═════ Trecho do documento ═════
A Rocinha é atualmente a maior comunidade da América Latina e possui, segundo o IBGE, cerca de 70 mil habitantes, porém os moradores discordam desta informação, pois acreditam que o número é muito maior.

O lugar, que recebeu título de bairro apenas em 1993, apesar de ter sido fundado a partir de 1930, possui problemas comuns a muitos outros bairros do Rio de Janeiro, como a violência, a pobreza, a falta de saneamento básico e o tratamento de esgoto, problemas esses que na Rocinha ganham proporções muito maiores, justamente pelo seu tamanho, e torna o local com maior índice de tuberculose do país. Apesar de todos esses pontos negativos, a comunidade é muito notada por ONGs e projetos voluntários, como o serviço prestado pelos Franciscanos, a partir da Paróquia Nossa Senhora da Boa Viagem, localizada na Estrada da Gávea, em um ponto considerado o “coração” do lugar.
═════
[O que fazer] Continue o texto sobre a Rocinha a partir da última frase apresentada.
═════ Dados registrados ═════
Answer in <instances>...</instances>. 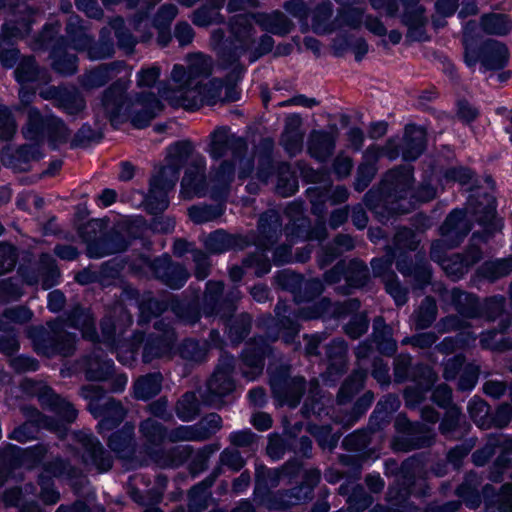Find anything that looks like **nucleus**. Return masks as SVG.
I'll list each match as a JSON object with an SVG mask.
<instances>
[{"instance_id":"obj_60","label":"nucleus","mask_w":512,"mask_h":512,"mask_svg":"<svg viewBox=\"0 0 512 512\" xmlns=\"http://www.w3.org/2000/svg\"><path fill=\"white\" fill-rule=\"evenodd\" d=\"M106 223L100 219H92L79 227V235L87 244V254L91 245H101L105 236Z\"/></svg>"},{"instance_id":"obj_41","label":"nucleus","mask_w":512,"mask_h":512,"mask_svg":"<svg viewBox=\"0 0 512 512\" xmlns=\"http://www.w3.org/2000/svg\"><path fill=\"white\" fill-rule=\"evenodd\" d=\"M354 239L348 234H338L332 243L327 244L318 255V264L324 268L331 264L336 258L344 252L354 249Z\"/></svg>"},{"instance_id":"obj_1","label":"nucleus","mask_w":512,"mask_h":512,"mask_svg":"<svg viewBox=\"0 0 512 512\" xmlns=\"http://www.w3.org/2000/svg\"><path fill=\"white\" fill-rule=\"evenodd\" d=\"M187 69L183 65H174L171 72L173 87L160 91L161 97L174 108L198 110L202 105H214L218 101L235 102L240 98L236 89L239 80L230 79V71L225 76V91L222 94L223 82L213 78L206 83L204 79L212 73V59L204 54L187 56Z\"/></svg>"},{"instance_id":"obj_38","label":"nucleus","mask_w":512,"mask_h":512,"mask_svg":"<svg viewBox=\"0 0 512 512\" xmlns=\"http://www.w3.org/2000/svg\"><path fill=\"white\" fill-rule=\"evenodd\" d=\"M345 281L347 286H338L337 292L340 294H349L350 288H361L365 286L370 279L368 266L359 259H352L345 262Z\"/></svg>"},{"instance_id":"obj_36","label":"nucleus","mask_w":512,"mask_h":512,"mask_svg":"<svg viewBox=\"0 0 512 512\" xmlns=\"http://www.w3.org/2000/svg\"><path fill=\"white\" fill-rule=\"evenodd\" d=\"M426 130L415 125H408L405 128L401 155L406 161L416 160L426 148Z\"/></svg>"},{"instance_id":"obj_51","label":"nucleus","mask_w":512,"mask_h":512,"mask_svg":"<svg viewBox=\"0 0 512 512\" xmlns=\"http://www.w3.org/2000/svg\"><path fill=\"white\" fill-rule=\"evenodd\" d=\"M326 356L330 361L331 374H342L347 368V344L345 340L337 338L326 347Z\"/></svg>"},{"instance_id":"obj_26","label":"nucleus","mask_w":512,"mask_h":512,"mask_svg":"<svg viewBox=\"0 0 512 512\" xmlns=\"http://www.w3.org/2000/svg\"><path fill=\"white\" fill-rule=\"evenodd\" d=\"M257 230L258 234L253 244L260 249L268 250L278 241L282 232L279 212L271 209L261 214Z\"/></svg>"},{"instance_id":"obj_59","label":"nucleus","mask_w":512,"mask_h":512,"mask_svg":"<svg viewBox=\"0 0 512 512\" xmlns=\"http://www.w3.org/2000/svg\"><path fill=\"white\" fill-rule=\"evenodd\" d=\"M274 149V140L271 137H266L260 140L257 151L261 154L259 160V168L257 171L258 178L266 182L273 171L272 165V152Z\"/></svg>"},{"instance_id":"obj_48","label":"nucleus","mask_w":512,"mask_h":512,"mask_svg":"<svg viewBox=\"0 0 512 512\" xmlns=\"http://www.w3.org/2000/svg\"><path fill=\"white\" fill-rule=\"evenodd\" d=\"M133 430V426L126 424L109 438L108 446L121 458H129L134 453Z\"/></svg>"},{"instance_id":"obj_44","label":"nucleus","mask_w":512,"mask_h":512,"mask_svg":"<svg viewBox=\"0 0 512 512\" xmlns=\"http://www.w3.org/2000/svg\"><path fill=\"white\" fill-rule=\"evenodd\" d=\"M255 22L263 30L280 36L288 34L294 27L292 21L280 11L258 14L255 16Z\"/></svg>"},{"instance_id":"obj_20","label":"nucleus","mask_w":512,"mask_h":512,"mask_svg":"<svg viewBox=\"0 0 512 512\" xmlns=\"http://www.w3.org/2000/svg\"><path fill=\"white\" fill-rule=\"evenodd\" d=\"M163 110V105L153 93H141L132 100L128 118L138 129L144 128Z\"/></svg>"},{"instance_id":"obj_50","label":"nucleus","mask_w":512,"mask_h":512,"mask_svg":"<svg viewBox=\"0 0 512 512\" xmlns=\"http://www.w3.org/2000/svg\"><path fill=\"white\" fill-rule=\"evenodd\" d=\"M372 336L381 352L392 354L396 351L397 345L393 339L392 327L386 324L382 316L374 318Z\"/></svg>"},{"instance_id":"obj_30","label":"nucleus","mask_w":512,"mask_h":512,"mask_svg":"<svg viewBox=\"0 0 512 512\" xmlns=\"http://www.w3.org/2000/svg\"><path fill=\"white\" fill-rule=\"evenodd\" d=\"M360 308V301L357 298L347 299L343 302L331 303L327 298H323L313 310L302 309L298 316L309 320L322 316L324 313H330L333 317H346L350 313L356 312Z\"/></svg>"},{"instance_id":"obj_10","label":"nucleus","mask_w":512,"mask_h":512,"mask_svg":"<svg viewBox=\"0 0 512 512\" xmlns=\"http://www.w3.org/2000/svg\"><path fill=\"white\" fill-rule=\"evenodd\" d=\"M20 411L26 418V421L9 434L10 439L24 443L36 438L40 428H45L55 433L60 439L66 437L68 428L64 423L42 414L37 408L30 405L21 406Z\"/></svg>"},{"instance_id":"obj_5","label":"nucleus","mask_w":512,"mask_h":512,"mask_svg":"<svg viewBox=\"0 0 512 512\" xmlns=\"http://www.w3.org/2000/svg\"><path fill=\"white\" fill-rule=\"evenodd\" d=\"M27 335L32 340L35 351L47 357L56 354L67 357L75 350V336L65 331L61 322H49L48 328L29 327Z\"/></svg>"},{"instance_id":"obj_6","label":"nucleus","mask_w":512,"mask_h":512,"mask_svg":"<svg viewBox=\"0 0 512 512\" xmlns=\"http://www.w3.org/2000/svg\"><path fill=\"white\" fill-rule=\"evenodd\" d=\"M469 205L473 207V214L476 217V221L485 226V229L482 232H474L472 234L470 244L465 253L462 254L468 268L482 260L483 252L479 243H487L493 236L494 229L492 225L496 216L495 199L489 194L483 195L481 201L470 199Z\"/></svg>"},{"instance_id":"obj_46","label":"nucleus","mask_w":512,"mask_h":512,"mask_svg":"<svg viewBox=\"0 0 512 512\" xmlns=\"http://www.w3.org/2000/svg\"><path fill=\"white\" fill-rule=\"evenodd\" d=\"M37 485L40 487L37 492V487L33 483H27L23 487V491L27 495H36L46 505H54L60 500V493L54 487V482L51 476L41 473L38 476Z\"/></svg>"},{"instance_id":"obj_45","label":"nucleus","mask_w":512,"mask_h":512,"mask_svg":"<svg viewBox=\"0 0 512 512\" xmlns=\"http://www.w3.org/2000/svg\"><path fill=\"white\" fill-rule=\"evenodd\" d=\"M69 325L79 329L84 338L94 341L97 338L95 318L89 309L76 306L68 314Z\"/></svg>"},{"instance_id":"obj_15","label":"nucleus","mask_w":512,"mask_h":512,"mask_svg":"<svg viewBox=\"0 0 512 512\" xmlns=\"http://www.w3.org/2000/svg\"><path fill=\"white\" fill-rule=\"evenodd\" d=\"M395 427L401 433L393 441V448L396 451L409 452L428 447L434 441V434L426 425L412 423L404 416L397 417Z\"/></svg>"},{"instance_id":"obj_54","label":"nucleus","mask_w":512,"mask_h":512,"mask_svg":"<svg viewBox=\"0 0 512 512\" xmlns=\"http://www.w3.org/2000/svg\"><path fill=\"white\" fill-rule=\"evenodd\" d=\"M478 273L491 282L510 275L512 273V255L507 258L486 261L478 269Z\"/></svg>"},{"instance_id":"obj_40","label":"nucleus","mask_w":512,"mask_h":512,"mask_svg":"<svg viewBox=\"0 0 512 512\" xmlns=\"http://www.w3.org/2000/svg\"><path fill=\"white\" fill-rule=\"evenodd\" d=\"M204 245L209 252L218 254L235 248L243 249L248 242L240 236L230 235L224 230H216L206 237Z\"/></svg>"},{"instance_id":"obj_14","label":"nucleus","mask_w":512,"mask_h":512,"mask_svg":"<svg viewBox=\"0 0 512 512\" xmlns=\"http://www.w3.org/2000/svg\"><path fill=\"white\" fill-rule=\"evenodd\" d=\"M181 181L180 194L184 199L203 197L209 193V181L206 178V160L195 151L192 144V154L188 159Z\"/></svg>"},{"instance_id":"obj_25","label":"nucleus","mask_w":512,"mask_h":512,"mask_svg":"<svg viewBox=\"0 0 512 512\" xmlns=\"http://www.w3.org/2000/svg\"><path fill=\"white\" fill-rule=\"evenodd\" d=\"M238 163L234 160H223L209 175V195L212 199H224L227 197L232 182L235 178V170Z\"/></svg>"},{"instance_id":"obj_43","label":"nucleus","mask_w":512,"mask_h":512,"mask_svg":"<svg viewBox=\"0 0 512 512\" xmlns=\"http://www.w3.org/2000/svg\"><path fill=\"white\" fill-rule=\"evenodd\" d=\"M220 470V467H218L210 476L191 488L189 492V512H202L207 508L208 499L210 496L208 489L213 485L215 479L219 476Z\"/></svg>"},{"instance_id":"obj_52","label":"nucleus","mask_w":512,"mask_h":512,"mask_svg":"<svg viewBox=\"0 0 512 512\" xmlns=\"http://www.w3.org/2000/svg\"><path fill=\"white\" fill-rule=\"evenodd\" d=\"M480 26L486 34L504 36L512 30V20L506 14L489 13L481 16Z\"/></svg>"},{"instance_id":"obj_29","label":"nucleus","mask_w":512,"mask_h":512,"mask_svg":"<svg viewBox=\"0 0 512 512\" xmlns=\"http://www.w3.org/2000/svg\"><path fill=\"white\" fill-rule=\"evenodd\" d=\"M302 125L303 120L299 114H289L284 119L279 144L290 156H295L302 151L304 141Z\"/></svg>"},{"instance_id":"obj_55","label":"nucleus","mask_w":512,"mask_h":512,"mask_svg":"<svg viewBox=\"0 0 512 512\" xmlns=\"http://www.w3.org/2000/svg\"><path fill=\"white\" fill-rule=\"evenodd\" d=\"M46 129V118L35 107H29L27 110V122L22 127L24 138L32 141H40Z\"/></svg>"},{"instance_id":"obj_22","label":"nucleus","mask_w":512,"mask_h":512,"mask_svg":"<svg viewBox=\"0 0 512 512\" xmlns=\"http://www.w3.org/2000/svg\"><path fill=\"white\" fill-rule=\"evenodd\" d=\"M150 267L157 279L172 289H180L188 280L190 273L179 263L172 262L169 257L153 260Z\"/></svg>"},{"instance_id":"obj_4","label":"nucleus","mask_w":512,"mask_h":512,"mask_svg":"<svg viewBox=\"0 0 512 512\" xmlns=\"http://www.w3.org/2000/svg\"><path fill=\"white\" fill-rule=\"evenodd\" d=\"M207 153L214 160H218L231 152L229 160L238 163V178H248L254 170V160L248 154L246 141L236 136L227 126H220L214 129L209 135Z\"/></svg>"},{"instance_id":"obj_35","label":"nucleus","mask_w":512,"mask_h":512,"mask_svg":"<svg viewBox=\"0 0 512 512\" xmlns=\"http://www.w3.org/2000/svg\"><path fill=\"white\" fill-rule=\"evenodd\" d=\"M470 230L471 224L462 210L452 211L440 227L441 235L451 246H457Z\"/></svg>"},{"instance_id":"obj_64","label":"nucleus","mask_w":512,"mask_h":512,"mask_svg":"<svg viewBox=\"0 0 512 512\" xmlns=\"http://www.w3.org/2000/svg\"><path fill=\"white\" fill-rule=\"evenodd\" d=\"M175 412L182 421H192L200 414V402L194 392H186L177 401Z\"/></svg>"},{"instance_id":"obj_39","label":"nucleus","mask_w":512,"mask_h":512,"mask_svg":"<svg viewBox=\"0 0 512 512\" xmlns=\"http://www.w3.org/2000/svg\"><path fill=\"white\" fill-rule=\"evenodd\" d=\"M509 58L507 46L497 40L485 41L480 50V60L487 69H500L506 65Z\"/></svg>"},{"instance_id":"obj_57","label":"nucleus","mask_w":512,"mask_h":512,"mask_svg":"<svg viewBox=\"0 0 512 512\" xmlns=\"http://www.w3.org/2000/svg\"><path fill=\"white\" fill-rule=\"evenodd\" d=\"M170 189L163 188L159 185H154L149 181L148 193L144 199L146 209L151 214H158L167 209L169 205L168 193Z\"/></svg>"},{"instance_id":"obj_23","label":"nucleus","mask_w":512,"mask_h":512,"mask_svg":"<svg viewBox=\"0 0 512 512\" xmlns=\"http://www.w3.org/2000/svg\"><path fill=\"white\" fill-rule=\"evenodd\" d=\"M339 130L334 125L329 131L312 130L307 140V151L309 155L319 162H326L336 148Z\"/></svg>"},{"instance_id":"obj_27","label":"nucleus","mask_w":512,"mask_h":512,"mask_svg":"<svg viewBox=\"0 0 512 512\" xmlns=\"http://www.w3.org/2000/svg\"><path fill=\"white\" fill-rule=\"evenodd\" d=\"M22 276L29 285L41 282L43 289H49L57 284L60 270L53 256L48 253H42L37 263V272L22 271Z\"/></svg>"},{"instance_id":"obj_47","label":"nucleus","mask_w":512,"mask_h":512,"mask_svg":"<svg viewBox=\"0 0 512 512\" xmlns=\"http://www.w3.org/2000/svg\"><path fill=\"white\" fill-rule=\"evenodd\" d=\"M16 79L20 83L42 82L48 83L51 79L45 69H41L33 57H24L15 70Z\"/></svg>"},{"instance_id":"obj_18","label":"nucleus","mask_w":512,"mask_h":512,"mask_svg":"<svg viewBox=\"0 0 512 512\" xmlns=\"http://www.w3.org/2000/svg\"><path fill=\"white\" fill-rule=\"evenodd\" d=\"M73 438L80 445L82 462L87 467H94L99 472L111 469L113 463L111 456L92 433L75 431Z\"/></svg>"},{"instance_id":"obj_62","label":"nucleus","mask_w":512,"mask_h":512,"mask_svg":"<svg viewBox=\"0 0 512 512\" xmlns=\"http://www.w3.org/2000/svg\"><path fill=\"white\" fill-rule=\"evenodd\" d=\"M224 213L222 204L215 205H193L188 208V216L195 224H203L214 221L221 217Z\"/></svg>"},{"instance_id":"obj_32","label":"nucleus","mask_w":512,"mask_h":512,"mask_svg":"<svg viewBox=\"0 0 512 512\" xmlns=\"http://www.w3.org/2000/svg\"><path fill=\"white\" fill-rule=\"evenodd\" d=\"M253 20L255 21V16L249 14L235 15L230 19V33L234 41L238 43L234 44V49L239 52V56L254 43Z\"/></svg>"},{"instance_id":"obj_21","label":"nucleus","mask_w":512,"mask_h":512,"mask_svg":"<svg viewBox=\"0 0 512 512\" xmlns=\"http://www.w3.org/2000/svg\"><path fill=\"white\" fill-rule=\"evenodd\" d=\"M42 153L37 144H24L17 149L6 145L1 150V162L15 172H26L31 168V162L38 161Z\"/></svg>"},{"instance_id":"obj_17","label":"nucleus","mask_w":512,"mask_h":512,"mask_svg":"<svg viewBox=\"0 0 512 512\" xmlns=\"http://www.w3.org/2000/svg\"><path fill=\"white\" fill-rule=\"evenodd\" d=\"M154 328L156 332L149 336L144 345L142 359L145 363H151L157 358L170 357L177 338L174 329L164 320L156 321Z\"/></svg>"},{"instance_id":"obj_13","label":"nucleus","mask_w":512,"mask_h":512,"mask_svg":"<svg viewBox=\"0 0 512 512\" xmlns=\"http://www.w3.org/2000/svg\"><path fill=\"white\" fill-rule=\"evenodd\" d=\"M270 386L272 393L280 404L296 407L306 390L303 377H292L287 366L276 367L270 371Z\"/></svg>"},{"instance_id":"obj_49","label":"nucleus","mask_w":512,"mask_h":512,"mask_svg":"<svg viewBox=\"0 0 512 512\" xmlns=\"http://www.w3.org/2000/svg\"><path fill=\"white\" fill-rule=\"evenodd\" d=\"M33 318L32 310L25 305L6 308L0 315V331L9 332L14 325H25Z\"/></svg>"},{"instance_id":"obj_34","label":"nucleus","mask_w":512,"mask_h":512,"mask_svg":"<svg viewBox=\"0 0 512 512\" xmlns=\"http://www.w3.org/2000/svg\"><path fill=\"white\" fill-rule=\"evenodd\" d=\"M101 245H91L89 248L90 258H101L106 255L125 251L129 246V240L123 231H120V222L108 233H105Z\"/></svg>"},{"instance_id":"obj_24","label":"nucleus","mask_w":512,"mask_h":512,"mask_svg":"<svg viewBox=\"0 0 512 512\" xmlns=\"http://www.w3.org/2000/svg\"><path fill=\"white\" fill-rule=\"evenodd\" d=\"M224 37L225 32L222 29L214 30L211 35V43L217 52L219 66L222 69H230L232 81L240 80L244 68L239 62V52L231 45L224 43Z\"/></svg>"},{"instance_id":"obj_61","label":"nucleus","mask_w":512,"mask_h":512,"mask_svg":"<svg viewBox=\"0 0 512 512\" xmlns=\"http://www.w3.org/2000/svg\"><path fill=\"white\" fill-rule=\"evenodd\" d=\"M411 495V489L400 484V481L389 486L386 492V501L397 508L404 509L405 512H414L416 507L408 502Z\"/></svg>"},{"instance_id":"obj_16","label":"nucleus","mask_w":512,"mask_h":512,"mask_svg":"<svg viewBox=\"0 0 512 512\" xmlns=\"http://www.w3.org/2000/svg\"><path fill=\"white\" fill-rule=\"evenodd\" d=\"M39 96L70 116H78L86 109L85 97L75 86H48L40 90Z\"/></svg>"},{"instance_id":"obj_63","label":"nucleus","mask_w":512,"mask_h":512,"mask_svg":"<svg viewBox=\"0 0 512 512\" xmlns=\"http://www.w3.org/2000/svg\"><path fill=\"white\" fill-rule=\"evenodd\" d=\"M228 328V336L232 342H241L250 333L252 317L248 313H241L234 319L231 317L223 321Z\"/></svg>"},{"instance_id":"obj_56","label":"nucleus","mask_w":512,"mask_h":512,"mask_svg":"<svg viewBox=\"0 0 512 512\" xmlns=\"http://www.w3.org/2000/svg\"><path fill=\"white\" fill-rule=\"evenodd\" d=\"M366 375V369L358 368L345 380L337 394L339 404L349 402L363 388Z\"/></svg>"},{"instance_id":"obj_8","label":"nucleus","mask_w":512,"mask_h":512,"mask_svg":"<svg viewBox=\"0 0 512 512\" xmlns=\"http://www.w3.org/2000/svg\"><path fill=\"white\" fill-rule=\"evenodd\" d=\"M235 368V359L222 353L218 364L206 382V388L201 392V399L205 405L220 408L225 404L224 398L235 389L232 373Z\"/></svg>"},{"instance_id":"obj_2","label":"nucleus","mask_w":512,"mask_h":512,"mask_svg":"<svg viewBox=\"0 0 512 512\" xmlns=\"http://www.w3.org/2000/svg\"><path fill=\"white\" fill-rule=\"evenodd\" d=\"M413 172L410 167H398L389 170L381 180L377 189H370L364 195L366 206L375 210L386 208L392 214L408 212V207L401 204L411 194Z\"/></svg>"},{"instance_id":"obj_58","label":"nucleus","mask_w":512,"mask_h":512,"mask_svg":"<svg viewBox=\"0 0 512 512\" xmlns=\"http://www.w3.org/2000/svg\"><path fill=\"white\" fill-rule=\"evenodd\" d=\"M332 13L330 3H322L313 10L312 28L316 33H330L337 28V24L331 21Z\"/></svg>"},{"instance_id":"obj_19","label":"nucleus","mask_w":512,"mask_h":512,"mask_svg":"<svg viewBox=\"0 0 512 512\" xmlns=\"http://www.w3.org/2000/svg\"><path fill=\"white\" fill-rule=\"evenodd\" d=\"M440 301L452 307L460 316L465 319H475L482 316V306L479 299L459 288H441L439 290Z\"/></svg>"},{"instance_id":"obj_33","label":"nucleus","mask_w":512,"mask_h":512,"mask_svg":"<svg viewBox=\"0 0 512 512\" xmlns=\"http://www.w3.org/2000/svg\"><path fill=\"white\" fill-rule=\"evenodd\" d=\"M113 313L117 316V321L112 316H105L100 324L102 336L109 345H116L117 338L132 324V315L121 305L115 307Z\"/></svg>"},{"instance_id":"obj_3","label":"nucleus","mask_w":512,"mask_h":512,"mask_svg":"<svg viewBox=\"0 0 512 512\" xmlns=\"http://www.w3.org/2000/svg\"><path fill=\"white\" fill-rule=\"evenodd\" d=\"M299 331L300 325L291 319L290 316L282 317L280 321H277L276 328H269L267 330V339L259 337L247 343L242 353V360L244 365L251 369V372L243 370V374L247 377L249 375L253 377L255 374L261 373L264 367V358L271 353V347L267 340L275 342L281 338L285 344L291 345L294 343Z\"/></svg>"},{"instance_id":"obj_9","label":"nucleus","mask_w":512,"mask_h":512,"mask_svg":"<svg viewBox=\"0 0 512 512\" xmlns=\"http://www.w3.org/2000/svg\"><path fill=\"white\" fill-rule=\"evenodd\" d=\"M192 154V142L182 140L167 149L164 160L154 167L150 180L153 184L173 190L179 180L180 170Z\"/></svg>"},{"instance_id":"obj_7","label":"nucleus","mask_w":512,"mask_h":512,"mask_svg":"<svg viewBox=\"0 0 512 512\" xmlns=\"http://www.w3.org/2000/svg\"><path fill=\"white\" fill-rule=\"evenodd\" d=\"M128 82L118 79L106 88L100 97V103L94 107L96 124L100 117L108 119L113 126H117L128 119L130 104L133 99L127 97Z\"/></svg>"},{"instance_id":"obj_37","label":"nucleus","mask_w":512,"mask_h":512,"mask_svg":"<svg viewBox=\"0 0 512 512\" xmlns=\"http://www.w3.org/2000/svg\"><path fill=\"white\" fill-rule=\"evenodd\" d=\"M100 413L92 414L94 418H101L98 423L100 432L109 431L118 426L126 416V409L123 407L121 401L109 397L104 399L100 405Z\"/></svg>"},{"instance_id":"obj_42","label":"nucleus","mask_w":512,"mask_h":512,"mask_svg":"<svg viewBox=\"0 0 512 512\" xmlns=\"http://www.w3.org/2000/svg\"><path fill=\"white\" fill-rule=\"evenodd\" d=\"M424 8L416 7L412 11H404L402 23L407 26L406 38L410 41H427L429 39L425 26L427 19L424 16Z\"/></svg>"},{"instance_id":"obj_12","label":"nucleus","mask_w":512,"mask_h":512,"mask_svg":"<svg viewBox=\"0 0 512 512\" xmlns=\"http://www.w3.org/2000/svg\"><path fill=\"white\" fill-rule=\"evenodd\" d=\"M21 387L27 394L36 396L43 407L56 413L65 423L71 424L76 420L78 411L74 405L54 393L45 383L26 378L22 381Z\"/></svg>"},{"instance_id":"obj_11","label":"nucleus","mask_w":512,"mask_h":512,"mask_svg":"<svg viewBox=\"0 0 512 512\" xmlns=\"http://www.w3.org/2000/svg\"><path fill=\"white\" fill-rule=\"evenodd\" d=\"M224 283L222 281H208L203 295L201 310L207 317L219 316L227 321L235 313L236 303L241 299V292L237 287L232 288L222 298Z\"/></svg>"},{"instance_id":"obj_53","label":"nucleus","mask_w":512,"mask_h":512,"mask_svg":"<svg viewBox=\"0 0 512 512\" xmlns=\"http://www.w3.org/2000/svg\"><path fill=\"white\" fill-rule=\"evenodd\" d=\"M162 380V375L156 372L139 377L134 383L135 397L148 400L156 396L161 391Z\"/></svg>"},{"instance_id":"obj_31","label":"nucleus","mask_w":512,"mask_h":512,"mask_svg":"<svg viewBox=\"0 0 512 512\" xmlns=\"http://www.w3.org/2000/svg\"><path fill=\"white\" fill-rule=\"evenodd\" d=\"M123 68L124 62L121 61L104 63L79 76L78 81L85 90L98 89L117 76Z\"/></svg>"},{"instance_id":"obj_28","label":"nucleus","mask_w":512,"mask_h":512,"mask_svg":"<svg viewBox=\"0 0 512 512\" xmlns=\"http://www.w3.org/2000/svg\"><path fill=\"white\" fill-rule=\"evenodd\" d=\"M80 368L88 381H107L113 372V362L107 359L101 348L96 347L81 359Z\"/></svg>"}]
</instances>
═════
[Resposta à tarefa]
A capela de Nossa Senhora da Boa Viagem foi inaugurada em 1938 pelos Frades Menores, que através do Convento Santo Antônio do Largo da Carioca sempre deram assistência à comunidade desde 1930. Depois de um período sem essa presença franciscana (1985-2007), os frades retornaram para dar continuidade aos trabalhos pastorais que dão suporte ao bairro em alguns setores. Entre os trabalhos desenvolvidos pela Paróquia, com a ajuda dos franciscanos, estão a montagem e distribuição de cestas básicas para cerca de 100 famílias, a administração de um brechó feito com doações dos próprios moradores e que ajuda a manter os serviços prestados, o diálogo próximo com os jovens através do catecumenato, visitas aos enfermos, e a Paróquia também oferece seus espaços para a realização de aulas de inglês e artesanato totalmente gratuitas para a comunidade, encontro de grupo de mulheres, além das atividades religiosas.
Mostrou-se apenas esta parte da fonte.